Dorsch ist in der Energiekrise
Statt kleine Algen bilden nun größere, fädige Blaualgen die Grundlage allen Lebens im Meer. Das Problem: Aufgrund ihrer Größe, Form und wohl auch wegen ihrer Giftigkeit schalten sich Mikroben als zusätzlicher Gast in das Nahrungssystem des Dorsches ein. Nur diese kleinen Einzeller können die Blaualgen verwerten. Stellt man sich das Nahrungsnetz der Dorsche vereinfacht als Kette vor, gibt es nun also ein weiteres Glied.

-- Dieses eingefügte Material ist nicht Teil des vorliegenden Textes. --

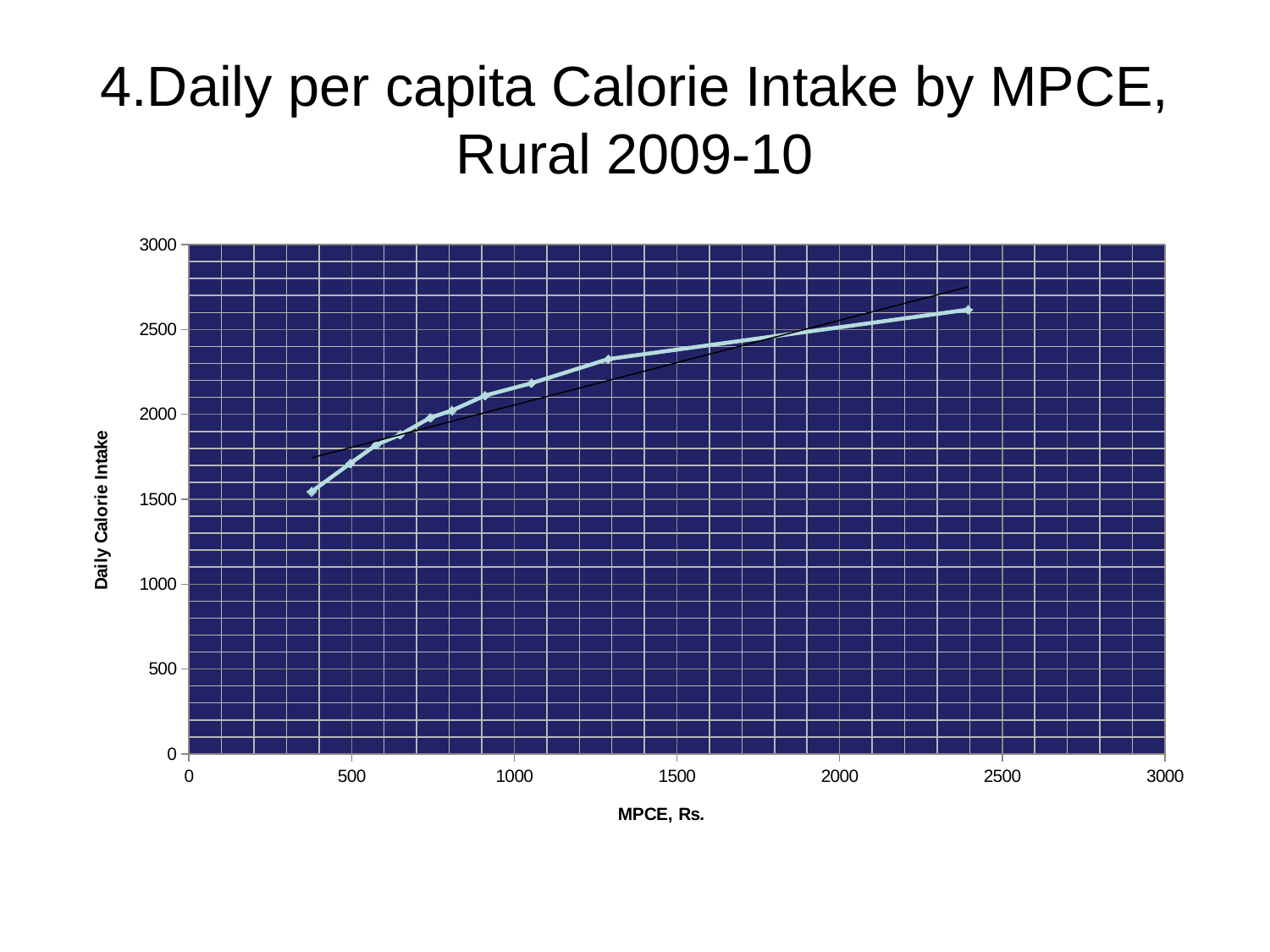
Is the daily calorie intake at an MPCE of about 1300 Rs. greater or less than 2000? greater Is the daily calorie intake at the highest MPCE point (around 2400 Rs.) greater or less than 2500? greater Is the daily calorie intake at the lowest MPCE point greater or less than 2000? less Does daily calorie intake rise or fall as MPCE increases along the x axis? rise What is the title of the chart? 4.Daily per capita Calorie Intake by MPCE, Rural 2009-10 Which has the higher daily calorie intake: the point at the lowest MPCE or the point at the highest MPCE? the point at the highest MPCE What kind of chart is shown on the slide? line chart How many data points are plotted on the line? 10 What is the label of the x axis? MPCE, Rs. What is the maximum value shown on the y axis? 3000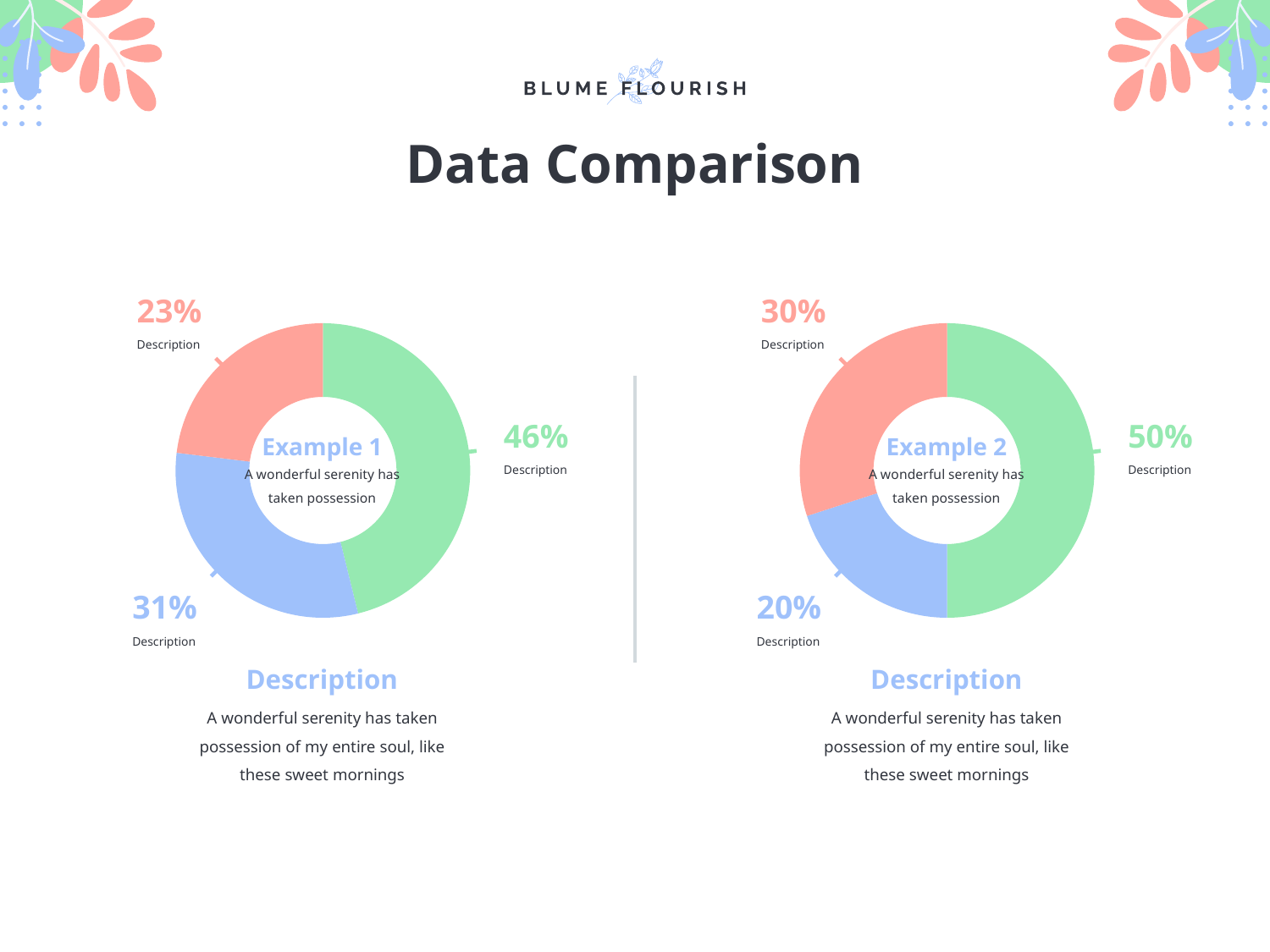
In the Example 1 chart, what percentage is shown for the green slice? 46% Which is larger: the pink slice in the Example 1 chart or the pink slice in the Example 2 chart? Example 2 How many slices does the Example 2 chart have? 3 In the Example 2 chart, what percentage is shown for the green slice? 50% In the Example 1 chart, what percentage is shown for the blue slice? 31% In the Example 2 chart, what is the difference between the pink slice and the blue slice? 10% In the Example 1 chart, which colour slice has the smallest share? Pink In the Example 2 chart, which colour slice has the largest share? Green What kind of chart is shown on the left side of the slide, labelled Example 1? Donut chart In the Example 1 chart, what percentage is shown for the pink slice? 23% In the Example 1 chart, what is the difference between the green slice and the blue slice? 15% In the Example 2 chart, what percentage is shown for the blue slice? 20%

Von Kettenglied zu Kettenglied geht aber 90 Prozent der Energie als Wärme verloren, so Dorschexperte Uwe Krumme. "Umso länger die Kette ist, desto weniger Energie kommt am Ende an. Unterm Strich bleibt dem Dorsch also kaum noch Energie." Er wächst schlecht und zeugt weniger überlebensfähigen Nachwuchs. Solange die Blaualgen einen so massiven Einfluss haben, kann sich der Dorschbestand nicht erholen.
Blaualgenblüte als Folge von Überdüngung und Klimawandel
Doch die fädigen Meeresbewohner bleiben, denn sie finden vor allem in der östlichen Ostsee optimale Bedingungen. "Große Mengen an Nährstoffen gelangen aus der Industrie und Landwirtschaft immer noch in die Meere. Hinzu kommt, dass das Wasser immer wärmer wird. Das lieben Blaulagen. Sie vermehren sich ungehindert", sagt Markus Steinkopf. Es entstehen riesige Blaualgenteppiche über den tiefen Becken der östlichen Ostsee. So groß und bläulich-grün schimmernd, dass sie sogar aus dem Weltall zu sehen sind.
Gleiche Ursache, andere Wirkung in der westlichen Ostsee
In der westlichen Ostsee gibt es diese massive Blüte der Blaualgen nicht. Sie fühlen sich nicht wohl in den flacheren Gebieten vor Mecklenburg-Vorpommern. Doch auch hier wirken Überdüngung und Klimawandel - nur eben ganz anders.
Den Hauptgrund sieht Uwe Krumme in der sogenannten Sommerzange: "Im Sommer steigen Zonen ohne Sauerstoff nach oben - warme Wasserschichten sinken von der Meeresoberfläche nach unten. Da der Dorsch atmen will und warmes Wasser nicht mag, wird er in einer schmalen Schicht eingeschlossen." Der Fisch gerät unter Stress, was wiederum zu kaum überlebensfähigem Nachwuchs führt.
Ostsee braucht Zeit zur Erholung
Die Ergebnisse der Rostocker Experten zeigen: Soll der Dorschbestand sich erholen, müssen Überdüngung und Folgen des Klimawandels weiter eingeschränkt werden. "Das geht nur, wenn alle Ostseestaaten noch besser an einem Strang ziehen. Politische Maßnahmen müssen nicht nur umgesetzt, sondern kontrolliert werden", so Markus Steinkopf vom IOW.
Laut ihm braucht die Ostsee vor allem Zeit, um sich erholen zu können, das gehe nicht von heute auf morgen. Der Meeresbiologe ist aber zuversichtlich, dass das gelingen kann und irgendwann wieder viele Dorsche durch die Ostsee streifen werden.